Sazed nodded. The place where Kelsier had trained his original army of skaa soldiers was just a short trip to the north.
“Well, one of those cave complexes is the kandra Homeland. It abuts the Pits of Hathsin—in fact, several of the kandra passages run into the Pits, and had to be kept closed off, lest workers in the Pits find their way into the Homeland.”
“Does your Homeland grow atium?” Sazed asked.
“Grow it? No, it does not. That is, I suppose, what separates the Homeland from the Pits of Hathsin. Either way, the entrance to my people’s caverns is right there.”
Sazed turned with a start. “Where?”
“That depression in the ash,” TenSoon said, nodding his large head toward it. “Good luck, Keeper. I have my own duties to attend to.”
Sazed nodded, feeling shocked that they had traveled so far so quickly, and untied his pack from the kandra’s back. He left the bag containing bones—those of the wolfhound, and another set that looked human. Probably a body TenSoon carried to use should he need it.
The enormous horse turned to go.
“Wait!” Sazed said, raising a hand.
TenSoon looked back.
“Good luck,” Sazed said. “May . . . our god preserve you.”
TenSoon smiled with a strange equine expression, then took off, galloping through the ash.
Sazed turned to the depression in the ground. Then, he hefted his pack—filled with metalminds and a solitary tome—and walked forward. Even moving that short distance in the ash was difficult. He reached the depression and—taking a breath—began to dig his way into the ash.
He didn’t get far before he slid down into a tunnel. It didn’t open straight down, fortunately, and he didn’t fall far. The cavern around him came up at an incline, opening to the outside world in a hole that was half pit, half cave. Sazed stood up in the cavern, then reached into his pack and pulled out a tinmind. With this, he tapped eyesight, improving his vision as he walked into the darkness.

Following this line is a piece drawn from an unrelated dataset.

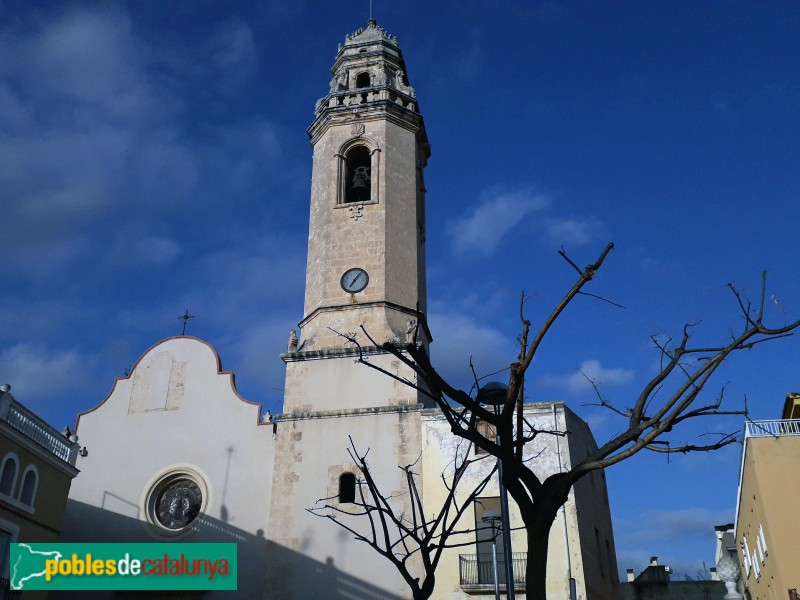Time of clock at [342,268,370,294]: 7:07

A tinmind didn’t work as well as an Allomancer’s tin—or, rather, it didn’t work in the same way. It could allow one to see very great distances, but it was of far less help in poor illumination. Soon, even with his tinmind, Sazed was walking in darkness, feeling his way along the tunnel.
And then, he saw light.
“Halt!” a voice called. “Who returns from Contract?”
Sazed continued forward. A part of him was frightened, but another part was just curious. He knew a very important fact.

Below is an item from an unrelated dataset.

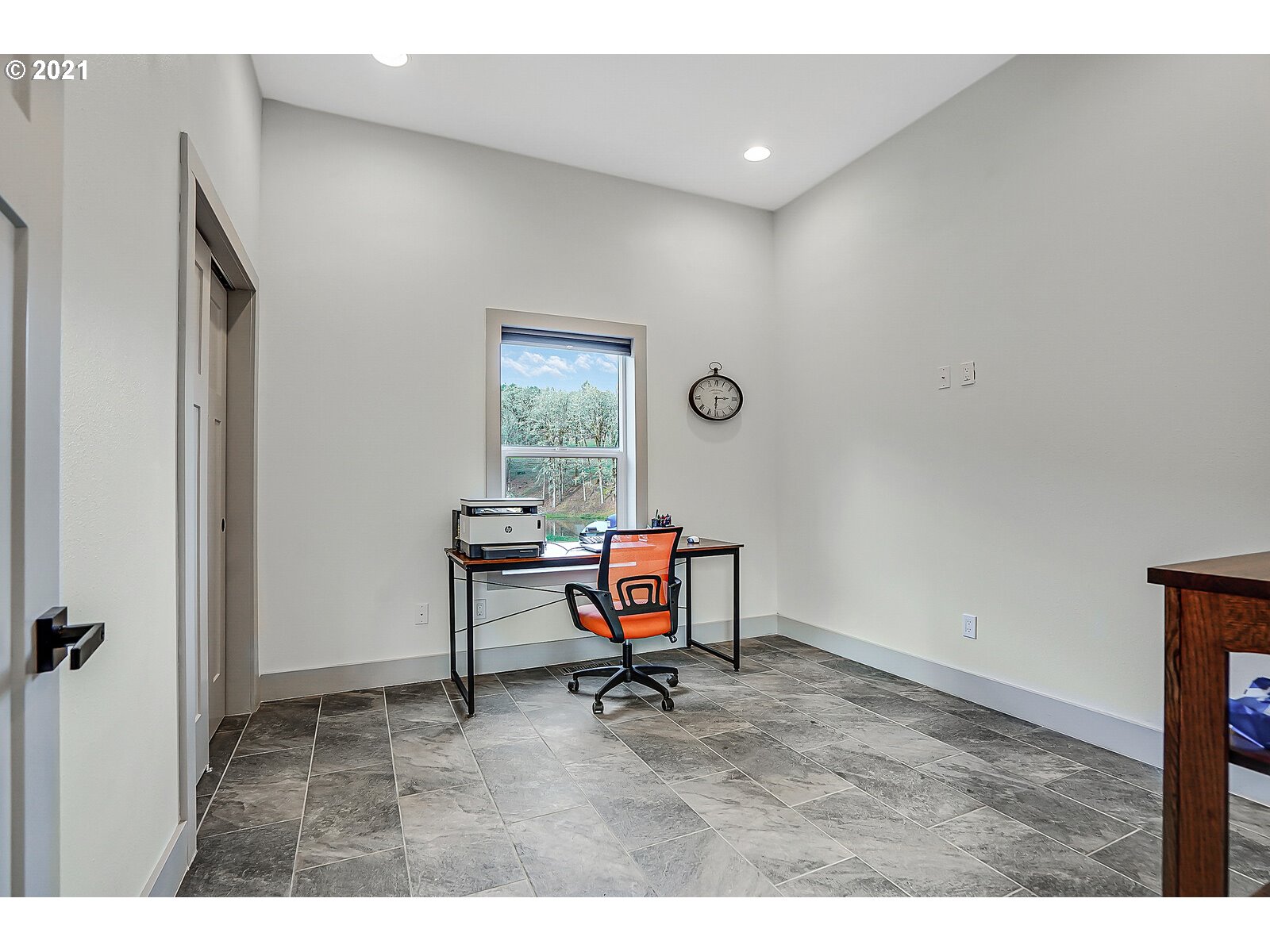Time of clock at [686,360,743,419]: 6:14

Kandra could not kill humans.
Sazed stepped up to the light, which turned out to be a melon-sized rock atop a pole, its porous material coated with some kind of glowing fungus. A pair of kandra blocked his path. They were easily identifiable as such since they wore no clothing and their skins were translucent. They appeared to have bones carved from rock.
Fascinating!
Sazed thought.
They make their own bones. I really do have a new culture to explore. A whole new society
—
art, religion, mores, gender interactions
. . . .
The prospect was so exciting that, for a moment, even the end of the world seemed trivial by comparison. He had to remind himself to focus. He needed to investigate their religion first. Other things were secondary.
“Kandra, who are you? Which bones do you wear?”
“You are going to be surprised, I think,” Sazed said as gently as he could. “For, I am no kandra. My name is Sazed, Keeper of Terris, and I have been sent to speak with the First Generation.”
Both kandra guards started.
“You don’t have to let me pass,” Sazed said. “Of course, if you don’t take me into your Homeland, then I’ll have to leave and tell everyone on the outside where it is. . . .”
The guards turned to each other. “Come with us,” one of them finally said.
Koloss also had little chance of breaking free. Four spikes, and their diminished mental capacity, left them fairly easy to dominate. Only in the throes of a blood frenzy did they have any form of autonomy.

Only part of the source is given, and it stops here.